The Case For Lecce
Among all the places we visited on this recent trip, Lecce stood out as one place that surprised us. Even though it is the second-largest city in Puglia, Lecce is still underappreciated by American visitors. Situated in the hell of the Italian Peninsula (a historical region of Salento), the city is far from the well-trodden Amalfi coast. Even in Rick Steve’s “Best of South Italy in 13 Days Tour”, the tour only gets as far south as Matera and Alberobello. I wonder whether there was any debate about including Lecce in that itinerary. Perhaps they might develop a Puglia-only tour program in the future. So, I want to use this blog post to make my case for Lecce.
I admit that I did not know or even hear of Lecce until I watched a television program called Alex Polizzi's Secret Italy. The British hotelier and TV personality is of Italian ancestry and considers Italy her second home. Since there aren’t that many television programs devoted to Puglia, this episode is a handy guide for planning our own itinerary. Among all the towns she traveled to in the hour-long program, Lecce caught our eyes. While Polizzi described the cave town of Matera as a treasure of Itlay, she called Lecce the “jewel in Puglia’s crown.” That is high praise for a city that few of us ever heard of.

◆ **GIVEN ENTRIES**
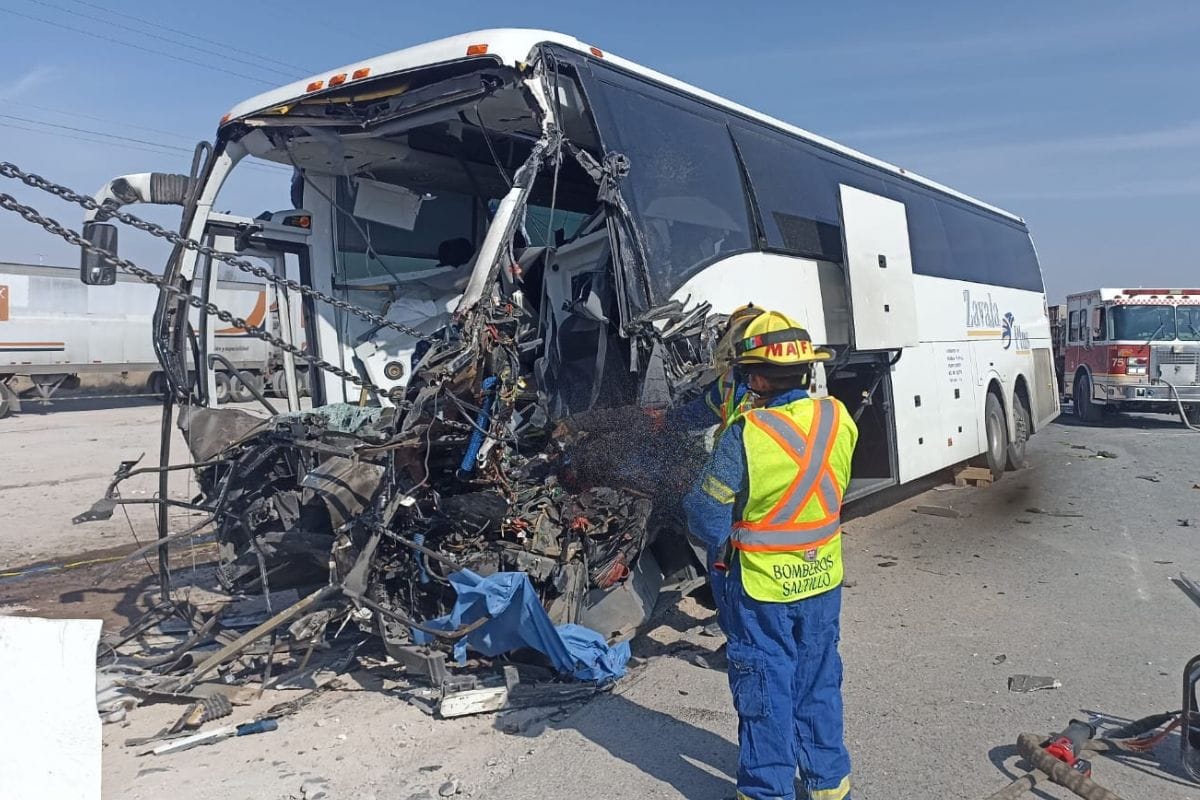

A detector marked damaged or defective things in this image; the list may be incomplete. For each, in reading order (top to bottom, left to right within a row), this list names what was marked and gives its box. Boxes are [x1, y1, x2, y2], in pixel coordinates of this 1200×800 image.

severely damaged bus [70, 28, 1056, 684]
--
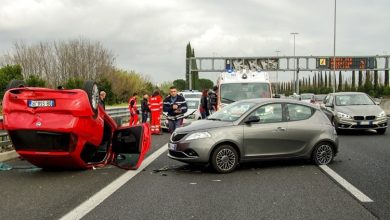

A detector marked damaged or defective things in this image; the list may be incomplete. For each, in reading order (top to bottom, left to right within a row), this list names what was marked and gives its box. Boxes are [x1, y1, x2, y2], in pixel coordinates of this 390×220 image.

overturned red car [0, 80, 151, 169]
...
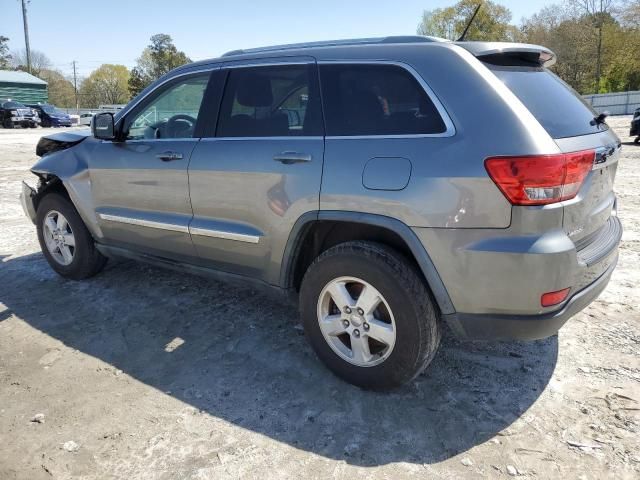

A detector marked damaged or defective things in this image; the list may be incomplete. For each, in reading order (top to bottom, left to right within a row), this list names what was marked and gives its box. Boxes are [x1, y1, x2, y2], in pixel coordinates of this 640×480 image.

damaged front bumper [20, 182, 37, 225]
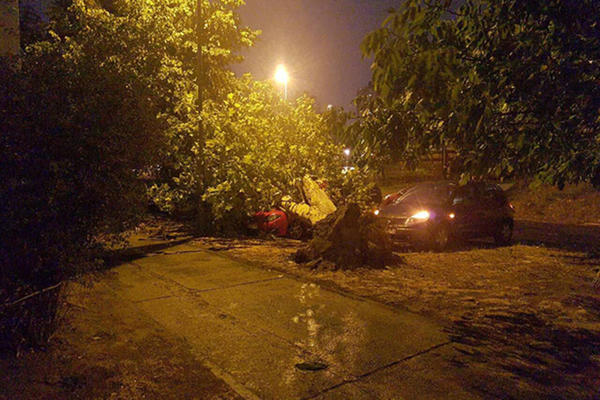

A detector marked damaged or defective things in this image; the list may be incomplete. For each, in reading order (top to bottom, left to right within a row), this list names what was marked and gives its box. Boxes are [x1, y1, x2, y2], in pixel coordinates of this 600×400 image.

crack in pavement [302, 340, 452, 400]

◆ **QUESTIONS TO ANSWER**
1. For each statement about the blog post on Lecce, answer yes or no on whether it agrees with the post, and quote the exact words from the post that decide it: (a) Lecce is the largest city in Puglia. (b) The writer first learned of Lecce from a television program. (c) The southern Italy tour mentioned in the post goes as far south as Lecce.
2. Write the next part of the blog post about Lecce, picking up after its final sentence.
The material has no connection to the blog post about Lecce.

◆ **RESULTS**
1.
(a) No: "it is the second-largest city in Puglia"
(b) Yes: "I did not know or even hear of Lecce until I watched a television program called Alex Polizzi's Secret Italy"
(c) No: "the tour only gets as far south as Matera and Alberobello"

2.
Anonymous Elegance
Oddly, the relative anonymity of Lecce is probably Lecce’s greatest strength. Before we arrived at Lecce, we spent two nights in Matera. As magnificent as Matera was, it was an exhausting city to explore in the heat of summer. Matera’s numerous steps and exposed urbanscape did not help either. When we arrived at Lecce, we were ready for a relaxing few days. Luckily, we booked an awesome Airbnb apartment at the edge of the old town. The three-level house includes a rooftop terrace, a kick-pass open staircase, and an expansive roof terrace. But as much as I loved this apartment, I was more excited about exploring this beautiful city.
Among the first things that any visitor would notice about Lecce is its architectural uniformity. Although it does not possess the ruthless repetition of newer cities like Paris, this city achieved its architectural harmony through yellow limestone. Commonly known as Lecce Stone (Pietra Leccese), this local limestone was abundant in and around Salento. This stone is noted for its tremendous malleability. Over the decades, the limestone began to harden and took on a rich honey color. Compared to other travertine, the favored stone in Rome, Lecce Stone allows local artisans to carve some of the most elaborate decorations in Italy. But perhaps because of its workability, the stone is also prone to erosion. Over time, the building facade took on a unique patina. As we strolled through the streets of Lecce, we could see that many statues and gargoyles on the building facade had weathered away with the attrition of time.
With much of the original walled city now designated as a ZTL zone, the historic Lecce saw relatively little vehicular traffic and retained much of its historic ambiance. As we walked toward the town center, I was surprised by how quiet this place was. Rick Steves once famously claimed that Italy became more intense as you head south: “If Rome was too intense already, don’t head further south!” Honestly, I think that comment only applies to Naples; Lecce’s understated elegance is in a class of its own. The phrase “silent city” came into mind; it dawned on me that Lecce is reminiscent of the medieval town of Mdina in Malta. There is a true feeling of grace and elegance in this place.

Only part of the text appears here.